By Mayo Clinic Staff

If your baby is born too early, the miracle of birth might be overshadowed by health concerns and the possible long-term effects of prematurity. However, there's much you can do to take care of your premature baby — and yourself — as you look toward the future.

Your preemie's special challenges

A premature (preterm) baby is born before 37 complete weeks of pregnancy. Generally, the earlier a baby is born, the higher the risk of complications.

At first, your premature baby might have little body fat and need help maintaining body heat. He or she might cry only softly and have trouble breathing due to respiratory distress syndrome or bronchopulmonary dysplasia. Feeding your preemie might be a challenge. Yellowing of the skin (jaundice), a low red blood cell count (anemia of prematurity), temporary pauses in breathing (apnea) and infection are possible. Some preemies have an eye disease in which the retina is not fully developed (retinopathy of prematurity).

Premature babies might also experience impaired cognitive skills, motor deficits, or behavioral, psychological or chronic health problems.

Keep in mind that every baby is different. Your baby's doctor or health care team can help you understand your baby's health concerns.

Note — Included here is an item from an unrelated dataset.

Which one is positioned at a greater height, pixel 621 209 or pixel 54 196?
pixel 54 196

Taking care of your preemie

Your preemie's special needs call for special care, probably in a neonatal intensive care unit (NICU). In some cases, a premature baby needs to be transported to a hospital that can provide specialized care. You might feel helpless, but there are many steps you can take to help your baby. For example:

  • Find out about your preemie's condition. Uncertainty can be frightening — as can the monitors, respirators and other types of equipment in the NICU. Write down your questions and seek answers when you're ready. The more you know, the better you'll be able to handle the situation.
  • Share your observations and concerns. If you notice changes in your preemie's condition, tell your baby's medical team right away.
  • Establish your milk supply. Breast milk contains proteins that help fight infection and promote growth. Although your preemie might not be able to feed from your breast or a bottle at first, breast milk can be given in other ways — or frozen for later use. Begin pumping as soon after birth as possible. Aim to pump at least six to eight times a day, round-the-clock. Also, ask your baby's doctor about your baby's need for supplementation — either in the form of breast milk fortifiers, supplemental vitamins, or preterm infant formula.
  • Spend time with your baby. Talking and reading to your baby can help you bond. When your baby is ready, cradle him or her in your arms. Hold your baby under your robe or shirt to allow skin-to-skin contact. Learn to feed, change and soothe your preemie. If you're concerned about interfering with IV tubes or monitor wiring, ask for help. Consider personalizing your baby's incubator with a blanket or family pictures.